» DATASET ROWS
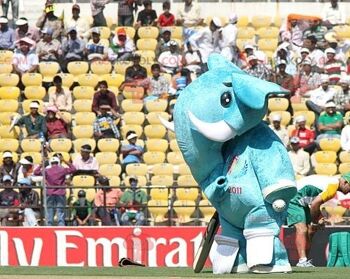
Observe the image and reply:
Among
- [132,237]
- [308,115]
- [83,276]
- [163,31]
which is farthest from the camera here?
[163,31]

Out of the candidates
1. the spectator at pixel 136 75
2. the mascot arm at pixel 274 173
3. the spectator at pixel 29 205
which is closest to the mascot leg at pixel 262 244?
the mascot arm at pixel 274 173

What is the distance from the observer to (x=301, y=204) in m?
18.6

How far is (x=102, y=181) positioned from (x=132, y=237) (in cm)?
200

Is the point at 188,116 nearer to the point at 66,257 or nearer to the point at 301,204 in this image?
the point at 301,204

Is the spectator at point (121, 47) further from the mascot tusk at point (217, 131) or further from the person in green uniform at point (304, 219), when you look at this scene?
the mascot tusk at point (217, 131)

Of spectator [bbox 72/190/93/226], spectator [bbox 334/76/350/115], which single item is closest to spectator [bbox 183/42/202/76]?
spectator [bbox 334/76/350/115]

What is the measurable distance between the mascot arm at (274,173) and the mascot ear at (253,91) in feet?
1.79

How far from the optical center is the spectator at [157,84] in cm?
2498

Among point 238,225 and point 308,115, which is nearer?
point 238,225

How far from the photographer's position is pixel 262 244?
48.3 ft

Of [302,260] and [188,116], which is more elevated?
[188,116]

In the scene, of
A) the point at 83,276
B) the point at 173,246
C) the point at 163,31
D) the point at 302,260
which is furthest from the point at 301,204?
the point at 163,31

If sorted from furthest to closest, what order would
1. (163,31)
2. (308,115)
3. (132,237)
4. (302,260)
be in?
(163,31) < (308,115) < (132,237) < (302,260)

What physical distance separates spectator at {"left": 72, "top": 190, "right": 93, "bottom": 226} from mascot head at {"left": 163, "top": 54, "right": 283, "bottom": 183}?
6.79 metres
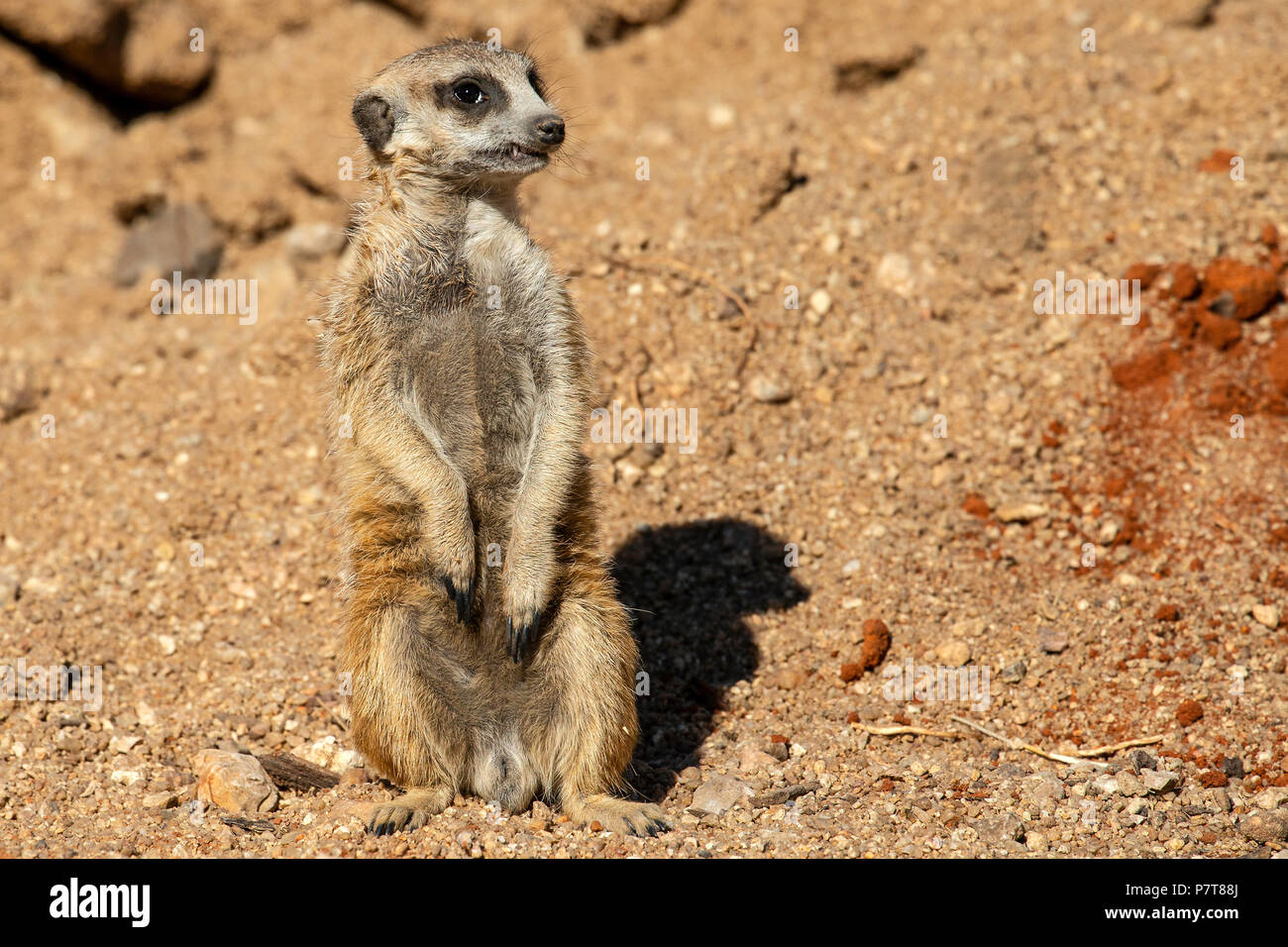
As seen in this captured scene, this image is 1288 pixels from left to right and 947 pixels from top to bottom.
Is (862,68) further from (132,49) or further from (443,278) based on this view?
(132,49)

» AIM OF THE TASK
Can you copy out all of the records above word for word, leaving the pictures out?

» SOLVED PROBLEM
Observe the image and reply:
Among
- [132,237]
- [308,115]
- [83,276]
- [163,31]
which is farthest from the camera here?
[163,31]

Out of the candidates
1. the spectator at pixel 136 75
2. the mascot arm at pixel 274 173
3. the spectator at pixel 29 205
which is closest to the mascot leg at pixel 262 244?
the mascot arm at pixel 274 173

What is the distance from the observer to (x=301, y=204) in m?
18.6

How far is (x=102, y=181) positioned from (x=132, y=237) (in cm)?
200

Is the point at 188,116 nearer to the point at 66,257 or nearer to the point at 301,204 in this image?
the point at 301,204

Is the spectator at point (121, 47) further from the mascot tusk at point (217, 131) or further from the person in green uniform at point (304, 219), when you look at this scene?
the mascot tusk at point (217, 131)

Of spectator [bbox 72/190/93/226], spectator [bbox 334/76/350/115], which single item is closest to spectator [bbox 183/42/202/76]?
spectator [bbox 334/76/350/115]

What is the measurable distance between the mascot arm at (274,173) and the mascot ear at (253,91) in feet?
1.79

How far from the optical center is the spectator at [157,84] in cm?
2498

Among point 238,225 and point 308,115, which is nearer?
point 238,225

How far from the photographer's position is pixel 262 244?
48.3 ft

Of [302,260] and [188,116], which is more elevated?
[188,116]

In the scene, of
A) the point at 83,276
B) the point at 173,246
C) the point at 163,31
D) the point at 302,260
which is furthest from the point at 301,204?
the point at 163,31

If sorted from furthest to closest, what order would
1. (163,31)
2. (308,115)
3. (132,237)
4. (302,260)
be in?
(163,31) < (308,115) < (132,237) < (302,260)

What physical distance separates spectator at {"left": 72, "top": 190, "right": 93, "bottom": 226} from mascot head at {"left": 163, "top": 54, "right": 283, "bottom": 183}?
6.79 metres
As seen in this captured scene, this image is 1288 pixels from left to right and 947 pixels from top to bottom.
Is (862,68) further from (132,49) or further from (443,278) based on this view?
(132,49)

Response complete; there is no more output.